By Michael Monasky | May 19, 2017 |  

Civil rights attorney Mark Harris put it bluntly last Saturday at the Women's Civic Improvement Center when he indicted police behavior in Oak Park, Del Paso Heights, Meadowview, Rancho Cordova, and even Elk Grove with charges of harassment of black men for “living while black” and “hanging out while black.” 

Harris was speaking at a community meeting organized by the Sacramento chapter of the NAACP. Along with gather community input, the meeting was also exploring the possibility of filing a class action lawsuit against what the NAACP described as "discriminatory law enforcement practices in the Greater Sacramento region."  

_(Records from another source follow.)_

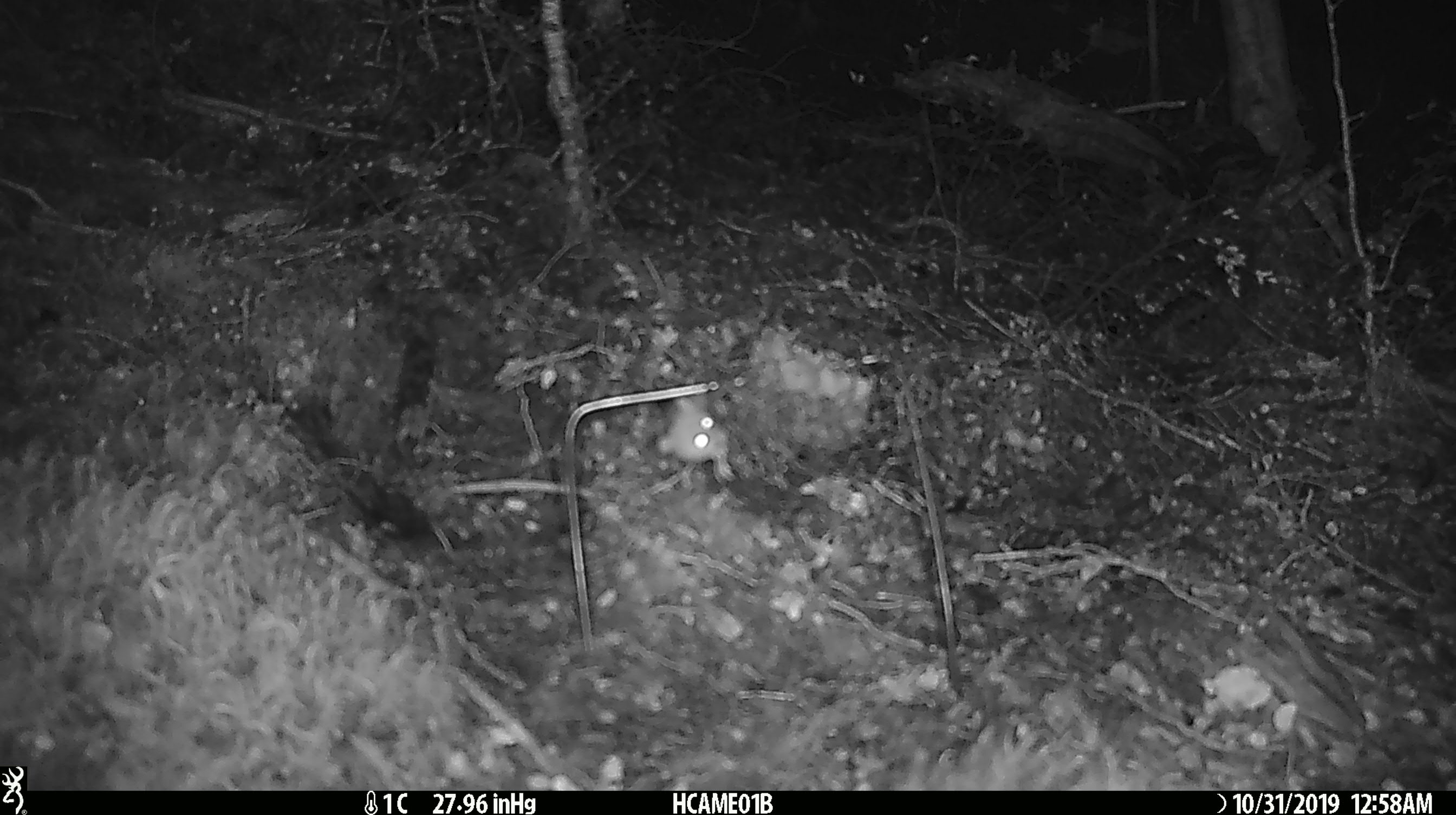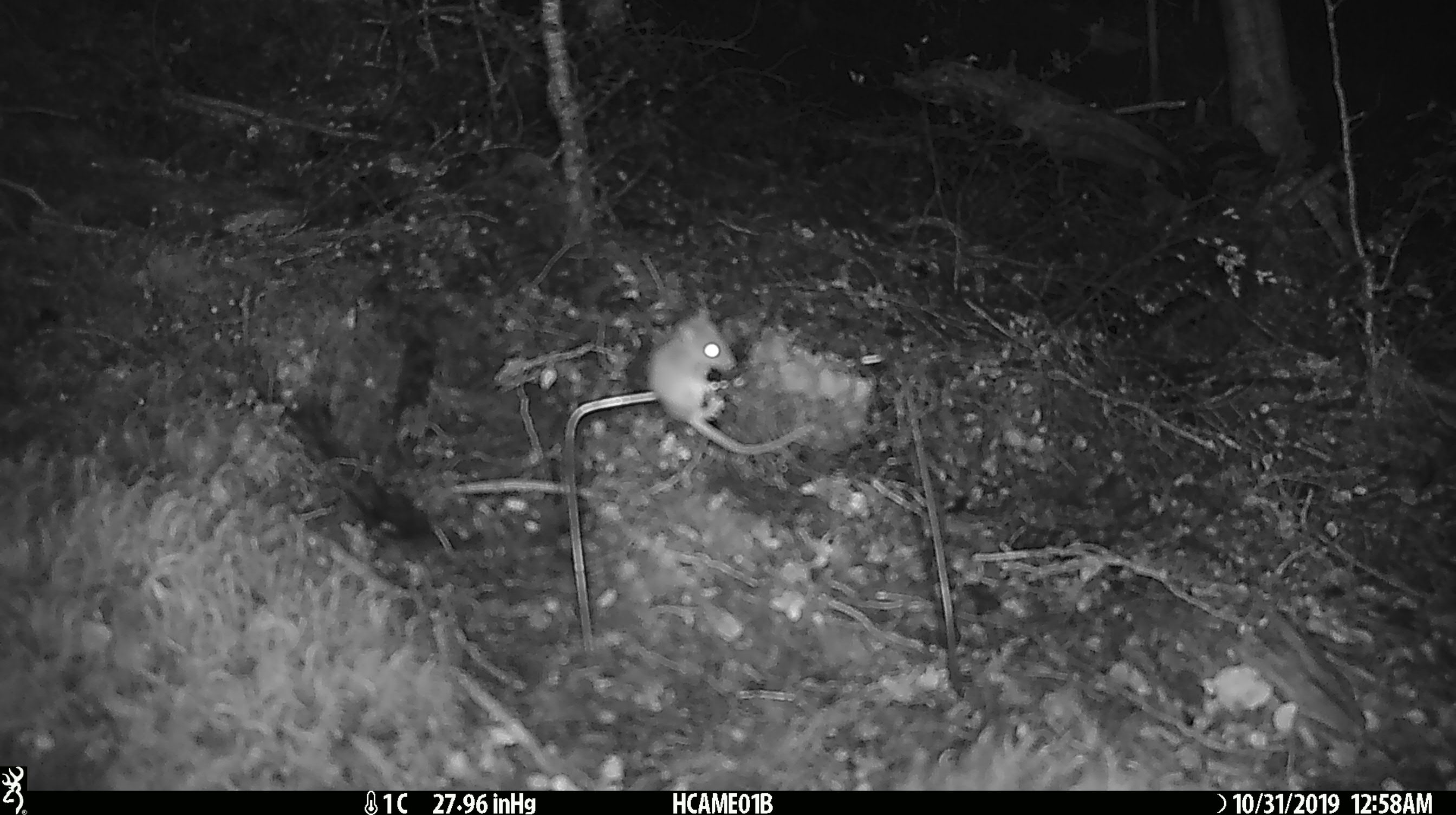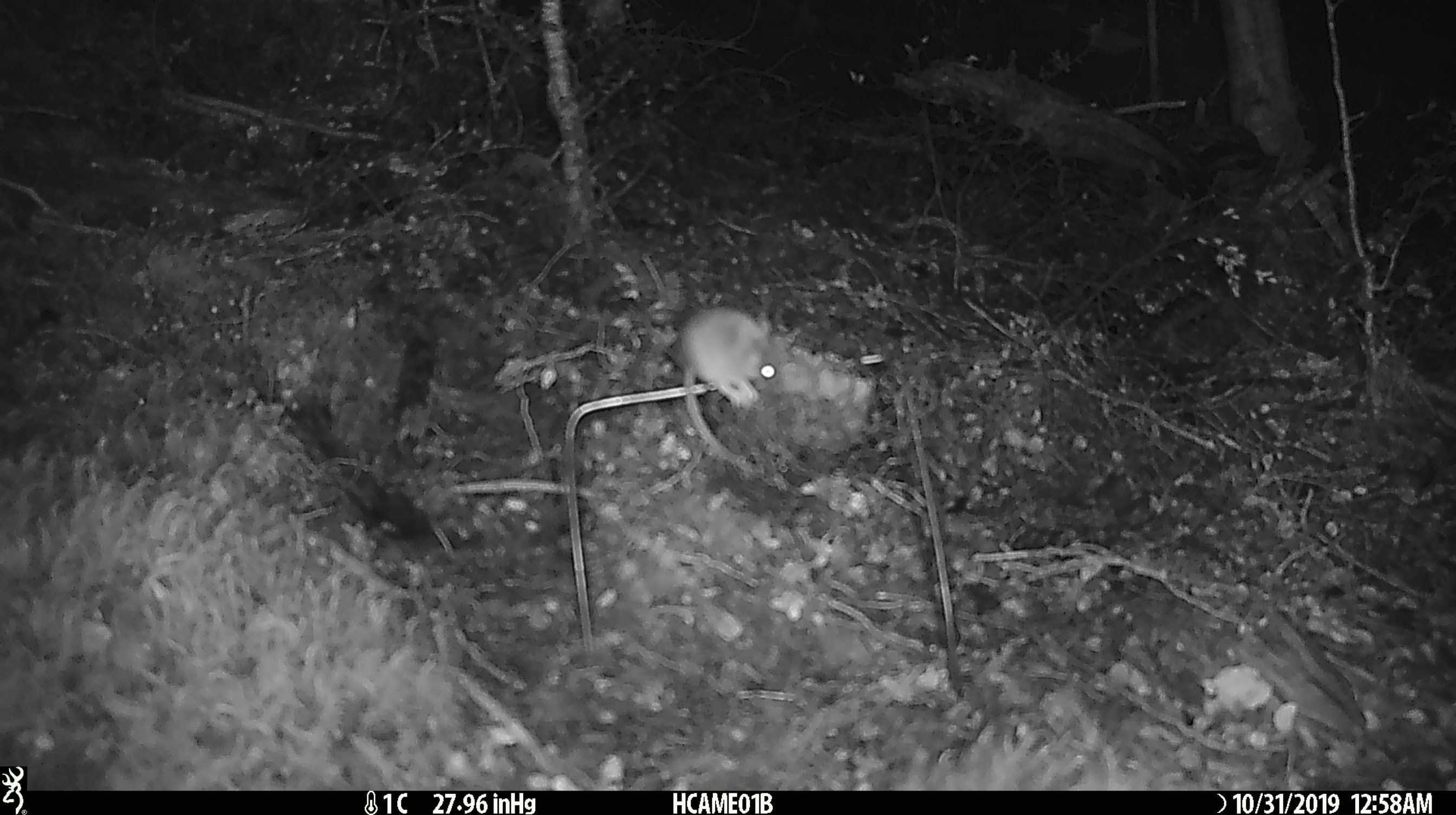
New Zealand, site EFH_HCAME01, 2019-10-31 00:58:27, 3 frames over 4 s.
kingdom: Animalia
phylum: Chordata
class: Mammalia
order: Rodentia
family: Muridae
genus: Mus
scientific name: Mus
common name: mouse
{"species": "mouse (Mus)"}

The complaints voiced by Harris were based upon the police arrests and killings of black men in those neighborhoods. A dim, left rear license plate bulb was the probable cause for one such traffic stop. He said that clothing choices can provoke police. While being chauffeured by his son, and pausing in a parking lot, Harris' son was concerned that a police officer was watching them proceed through the lot, as they were “driving while black.”

Anita Chabria, who covers Sacramento City Hall for the Sacramento Bee, told the audience that “police rationale” for pedestrian stops and citations for J-walking was execution of a “public safety program.” Half of all such citations were issued to blacks, but she said that data cannot prove racial discrimination despite discrepancies in enforcement, and that deeper statistical analysis will be required to understand the significance of arrest data. 

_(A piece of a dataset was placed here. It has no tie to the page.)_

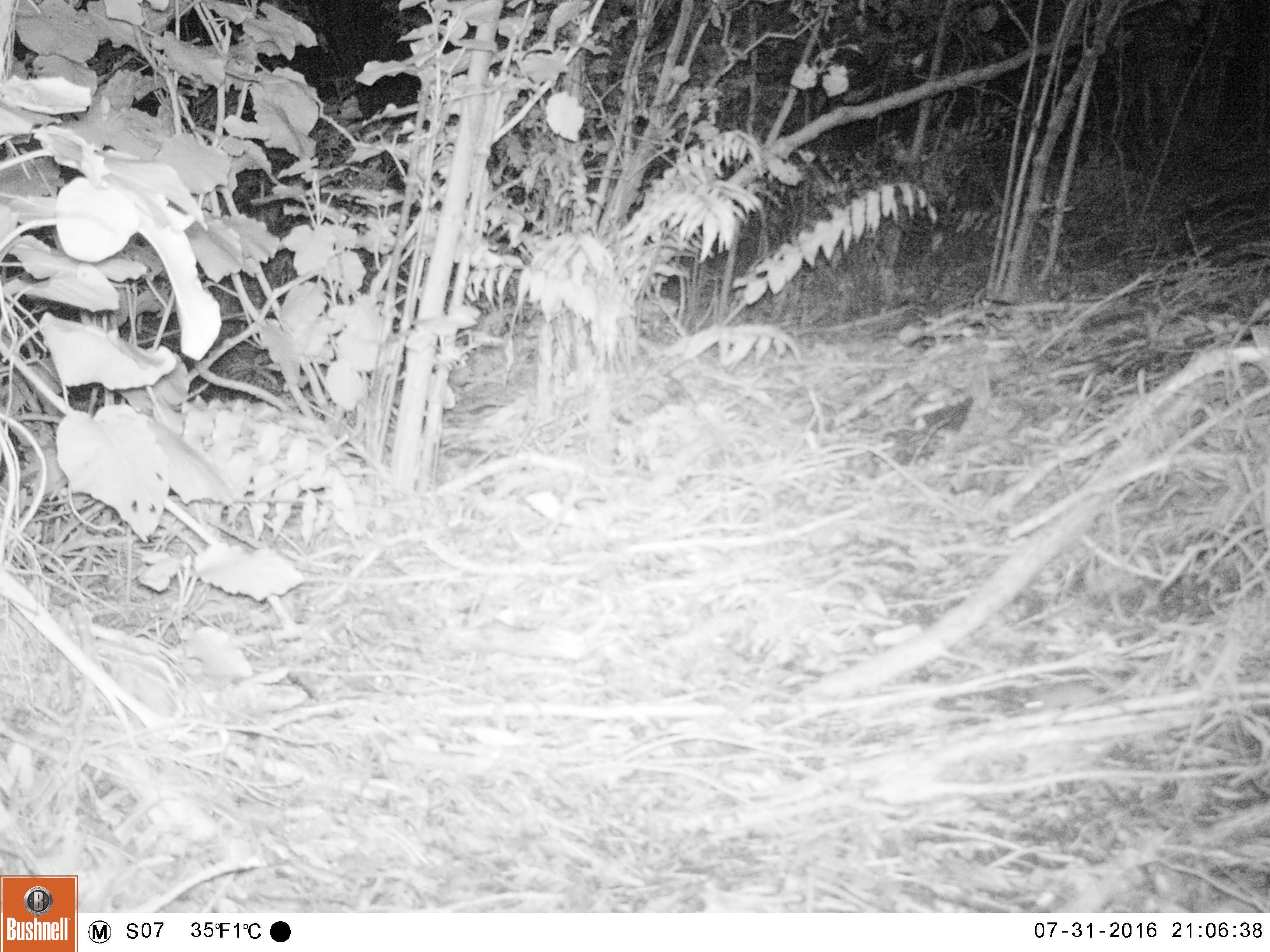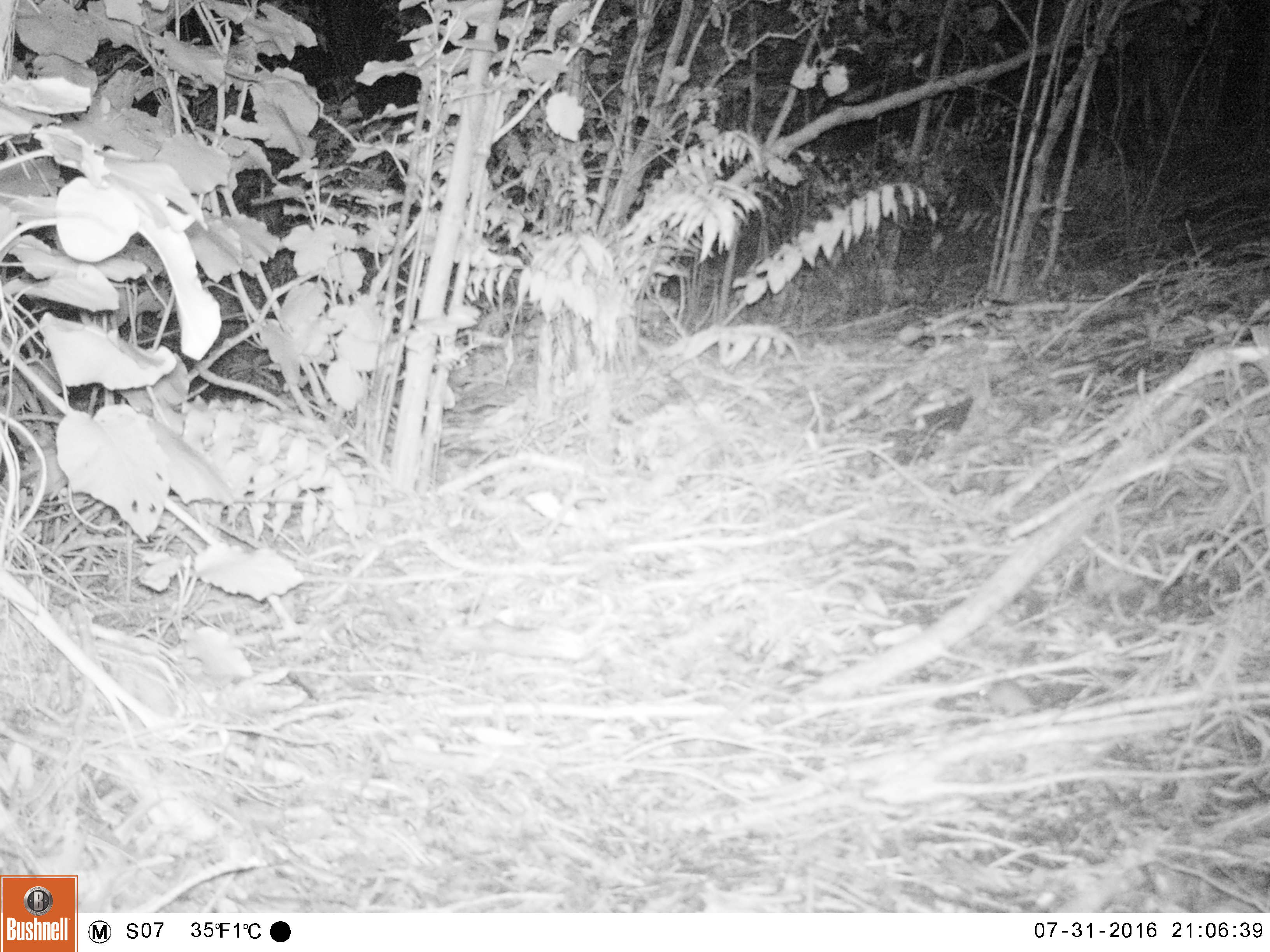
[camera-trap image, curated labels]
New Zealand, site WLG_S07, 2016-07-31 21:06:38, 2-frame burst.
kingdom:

Chabria alluded to the negative impacts from traffic stops, especially to children in the back seat, watching their fathers being questioned and tested by mostly white police officers who don't live in their neighborhoods. She also said that a national conversation is needed about hiring military veterans for local police positions, and that gender equity for women on the force is still an issue.

Attorney Harris agreed that police data needs to be “disaggregated” and said that heavy-duty legal firepower is needed to take this civil rights battle to a new level. He said such court cases are part of a long-term solution to this perceived harassment, while there are “national and international implications,” with interest from other law enforcement and civil rights organizations throughout the country, in the UK, and Brazil. 

Harris also mentioned a new community organization he co-founded called Law Enforcement AccountabilityDirective (LEAD), whose mission it is “to advocate for 'transparency and accountability' relative to police practices and procedures in our community, and to prevent further incidents of the use of inappropriate excessive force against Sacramento’s African-American community.” He said that “communication is essential...this isn't an ice cream social” and emphasized the importance of including the black churches, domestic workers, and the university. He said that there must be a respectful collaboration between generations of the youth in the Black Lives Matter movement, and the old school NAACP.

Sacramento is about to select a new police chief; attorney Harris declared that choice shouldn't be made by the city manager, as it was in Elk Grove. What's the economic driver?, he asked. In Missouri, it was the issuance of traffic tickets by white officers in white suburbs to black citizens of Ferguson passing through their jurisdictions. A J-walking ticket can cost over $200; cars are towed, assets are lost, while citations devolve into deepening debt and complicating criminalization. One concerned citizen stated, “the police profile us”; then she asked, “are there profiles on the officers who patrol our neighborhoods?”

Activists in black neighborhoods said they are fed up with police harassment and killings, and, when they complain in protest, unaffected communities hear “crickets,” an allusion to silence.